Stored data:
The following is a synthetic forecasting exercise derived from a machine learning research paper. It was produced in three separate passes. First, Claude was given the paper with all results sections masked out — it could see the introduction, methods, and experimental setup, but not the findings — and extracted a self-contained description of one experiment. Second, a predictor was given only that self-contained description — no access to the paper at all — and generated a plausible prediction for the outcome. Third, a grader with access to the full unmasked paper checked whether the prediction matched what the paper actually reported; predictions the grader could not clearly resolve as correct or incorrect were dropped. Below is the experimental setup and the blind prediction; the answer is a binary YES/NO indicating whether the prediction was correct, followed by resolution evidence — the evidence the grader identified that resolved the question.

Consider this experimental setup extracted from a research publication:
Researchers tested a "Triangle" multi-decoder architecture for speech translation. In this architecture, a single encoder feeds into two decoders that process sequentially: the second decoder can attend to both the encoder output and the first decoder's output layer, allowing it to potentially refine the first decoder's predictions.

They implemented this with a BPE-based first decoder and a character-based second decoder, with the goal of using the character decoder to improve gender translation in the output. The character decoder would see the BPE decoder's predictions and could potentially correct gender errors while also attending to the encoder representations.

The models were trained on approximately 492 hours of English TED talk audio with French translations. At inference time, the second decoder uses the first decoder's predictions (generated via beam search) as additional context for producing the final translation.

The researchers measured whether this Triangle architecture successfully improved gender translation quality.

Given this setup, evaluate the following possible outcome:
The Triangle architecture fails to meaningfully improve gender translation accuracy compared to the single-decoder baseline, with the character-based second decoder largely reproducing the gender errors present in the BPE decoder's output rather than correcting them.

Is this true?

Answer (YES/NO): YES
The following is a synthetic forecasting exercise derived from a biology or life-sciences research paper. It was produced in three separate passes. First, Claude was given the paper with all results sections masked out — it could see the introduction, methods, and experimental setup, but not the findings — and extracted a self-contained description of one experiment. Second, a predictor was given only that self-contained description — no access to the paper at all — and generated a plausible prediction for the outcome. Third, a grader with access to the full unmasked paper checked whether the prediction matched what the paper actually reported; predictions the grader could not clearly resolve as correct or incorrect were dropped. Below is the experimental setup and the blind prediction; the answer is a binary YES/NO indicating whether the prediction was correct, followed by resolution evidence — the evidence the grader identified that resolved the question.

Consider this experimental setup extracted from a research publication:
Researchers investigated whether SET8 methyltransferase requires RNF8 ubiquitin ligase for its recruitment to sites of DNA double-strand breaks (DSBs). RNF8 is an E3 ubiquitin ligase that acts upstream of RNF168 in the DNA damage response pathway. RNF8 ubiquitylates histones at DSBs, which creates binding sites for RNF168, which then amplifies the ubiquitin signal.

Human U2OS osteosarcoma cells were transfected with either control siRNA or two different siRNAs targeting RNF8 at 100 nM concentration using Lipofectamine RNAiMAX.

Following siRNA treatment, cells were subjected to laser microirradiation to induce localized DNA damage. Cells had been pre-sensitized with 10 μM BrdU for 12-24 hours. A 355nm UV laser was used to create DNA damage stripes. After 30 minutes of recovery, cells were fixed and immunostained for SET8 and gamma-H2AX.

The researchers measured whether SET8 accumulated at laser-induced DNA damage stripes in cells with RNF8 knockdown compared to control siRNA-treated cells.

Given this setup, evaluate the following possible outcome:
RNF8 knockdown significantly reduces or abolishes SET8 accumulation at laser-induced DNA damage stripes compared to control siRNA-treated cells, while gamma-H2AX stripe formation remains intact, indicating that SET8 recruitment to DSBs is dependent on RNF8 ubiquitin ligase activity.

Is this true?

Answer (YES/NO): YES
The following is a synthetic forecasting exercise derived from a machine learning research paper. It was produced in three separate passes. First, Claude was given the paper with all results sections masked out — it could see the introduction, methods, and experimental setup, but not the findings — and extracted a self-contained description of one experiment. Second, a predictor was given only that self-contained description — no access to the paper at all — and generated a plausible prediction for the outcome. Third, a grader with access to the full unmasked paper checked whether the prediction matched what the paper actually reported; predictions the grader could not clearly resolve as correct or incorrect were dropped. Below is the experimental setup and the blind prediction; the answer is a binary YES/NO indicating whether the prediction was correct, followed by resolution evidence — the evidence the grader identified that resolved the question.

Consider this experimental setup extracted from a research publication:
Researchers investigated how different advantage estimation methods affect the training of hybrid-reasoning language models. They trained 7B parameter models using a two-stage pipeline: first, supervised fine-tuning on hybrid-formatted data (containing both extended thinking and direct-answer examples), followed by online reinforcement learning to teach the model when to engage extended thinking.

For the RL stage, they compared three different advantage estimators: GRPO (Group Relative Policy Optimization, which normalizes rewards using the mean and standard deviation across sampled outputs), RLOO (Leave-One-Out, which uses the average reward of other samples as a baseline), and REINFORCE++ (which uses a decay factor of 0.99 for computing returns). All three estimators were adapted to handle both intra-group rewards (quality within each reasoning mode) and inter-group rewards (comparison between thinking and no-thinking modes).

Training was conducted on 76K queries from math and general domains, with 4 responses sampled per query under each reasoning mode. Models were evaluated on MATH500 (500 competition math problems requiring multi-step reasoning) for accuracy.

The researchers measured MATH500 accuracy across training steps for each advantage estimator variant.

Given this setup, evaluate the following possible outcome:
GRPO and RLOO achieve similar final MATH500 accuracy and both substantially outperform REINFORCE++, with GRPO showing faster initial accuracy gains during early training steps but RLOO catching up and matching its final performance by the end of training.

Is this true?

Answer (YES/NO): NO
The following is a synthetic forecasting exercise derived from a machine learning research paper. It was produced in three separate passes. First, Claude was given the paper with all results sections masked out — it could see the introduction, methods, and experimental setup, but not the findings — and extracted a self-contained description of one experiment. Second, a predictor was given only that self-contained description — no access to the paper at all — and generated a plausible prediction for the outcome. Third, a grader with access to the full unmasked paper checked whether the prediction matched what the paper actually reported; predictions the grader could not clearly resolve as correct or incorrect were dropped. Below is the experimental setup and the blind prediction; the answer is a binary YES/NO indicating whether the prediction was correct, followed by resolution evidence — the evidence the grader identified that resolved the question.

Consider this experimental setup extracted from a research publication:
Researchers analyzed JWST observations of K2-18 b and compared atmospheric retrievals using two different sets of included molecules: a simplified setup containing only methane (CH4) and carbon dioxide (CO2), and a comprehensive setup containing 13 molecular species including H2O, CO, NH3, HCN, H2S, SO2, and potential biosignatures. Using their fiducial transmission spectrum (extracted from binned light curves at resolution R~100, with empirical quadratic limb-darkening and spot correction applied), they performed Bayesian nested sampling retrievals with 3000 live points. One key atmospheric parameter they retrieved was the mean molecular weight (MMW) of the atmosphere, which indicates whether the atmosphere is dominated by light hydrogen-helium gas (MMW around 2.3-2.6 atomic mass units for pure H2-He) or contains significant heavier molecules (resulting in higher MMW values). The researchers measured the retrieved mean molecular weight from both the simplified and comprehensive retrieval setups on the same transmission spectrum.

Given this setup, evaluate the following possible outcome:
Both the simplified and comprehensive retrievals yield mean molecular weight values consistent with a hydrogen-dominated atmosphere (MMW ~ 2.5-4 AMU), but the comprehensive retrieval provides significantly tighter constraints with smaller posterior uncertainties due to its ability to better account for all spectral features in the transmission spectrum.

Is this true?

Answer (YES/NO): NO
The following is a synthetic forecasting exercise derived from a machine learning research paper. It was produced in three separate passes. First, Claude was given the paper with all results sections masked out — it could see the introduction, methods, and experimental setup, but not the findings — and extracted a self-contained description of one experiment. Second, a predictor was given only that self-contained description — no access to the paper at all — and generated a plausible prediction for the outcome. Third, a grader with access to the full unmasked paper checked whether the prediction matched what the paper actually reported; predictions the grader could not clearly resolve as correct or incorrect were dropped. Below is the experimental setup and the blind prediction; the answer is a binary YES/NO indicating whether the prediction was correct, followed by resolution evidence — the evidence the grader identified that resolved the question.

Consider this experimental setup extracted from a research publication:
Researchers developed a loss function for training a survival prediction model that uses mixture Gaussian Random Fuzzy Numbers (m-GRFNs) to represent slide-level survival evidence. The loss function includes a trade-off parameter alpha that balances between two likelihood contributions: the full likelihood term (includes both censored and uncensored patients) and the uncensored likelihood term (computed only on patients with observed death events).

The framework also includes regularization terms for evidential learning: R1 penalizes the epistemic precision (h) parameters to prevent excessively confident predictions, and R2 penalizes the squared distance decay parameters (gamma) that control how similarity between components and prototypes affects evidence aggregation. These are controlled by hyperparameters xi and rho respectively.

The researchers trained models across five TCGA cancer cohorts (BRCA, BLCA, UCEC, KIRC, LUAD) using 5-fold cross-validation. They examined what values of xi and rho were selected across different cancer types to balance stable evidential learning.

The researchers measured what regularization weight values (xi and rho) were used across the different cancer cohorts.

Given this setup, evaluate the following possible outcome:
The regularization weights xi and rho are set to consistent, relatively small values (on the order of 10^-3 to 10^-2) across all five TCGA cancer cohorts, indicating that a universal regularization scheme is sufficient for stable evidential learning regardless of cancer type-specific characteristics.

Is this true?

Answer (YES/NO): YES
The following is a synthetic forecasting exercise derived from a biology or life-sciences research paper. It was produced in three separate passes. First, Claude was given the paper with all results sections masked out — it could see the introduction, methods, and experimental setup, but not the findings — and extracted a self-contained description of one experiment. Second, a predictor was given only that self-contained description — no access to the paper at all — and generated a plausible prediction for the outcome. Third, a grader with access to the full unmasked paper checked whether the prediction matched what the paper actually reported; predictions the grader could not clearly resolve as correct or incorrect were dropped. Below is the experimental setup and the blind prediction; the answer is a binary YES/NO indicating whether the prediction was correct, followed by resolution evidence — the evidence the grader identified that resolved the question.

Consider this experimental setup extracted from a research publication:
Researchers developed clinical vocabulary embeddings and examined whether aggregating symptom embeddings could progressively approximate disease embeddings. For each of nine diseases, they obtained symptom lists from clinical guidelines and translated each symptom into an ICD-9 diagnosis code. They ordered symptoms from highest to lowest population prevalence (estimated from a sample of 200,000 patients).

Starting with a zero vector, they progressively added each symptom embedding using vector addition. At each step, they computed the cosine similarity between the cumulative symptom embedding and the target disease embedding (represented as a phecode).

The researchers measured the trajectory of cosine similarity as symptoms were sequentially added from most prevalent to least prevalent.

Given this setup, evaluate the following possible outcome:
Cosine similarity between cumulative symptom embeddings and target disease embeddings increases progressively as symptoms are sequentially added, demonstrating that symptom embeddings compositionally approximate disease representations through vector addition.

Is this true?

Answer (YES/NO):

**What you should do:** Determine the count of lines in the data that contain the string "used", and reply with that count alone.

**Answer for the task:** 2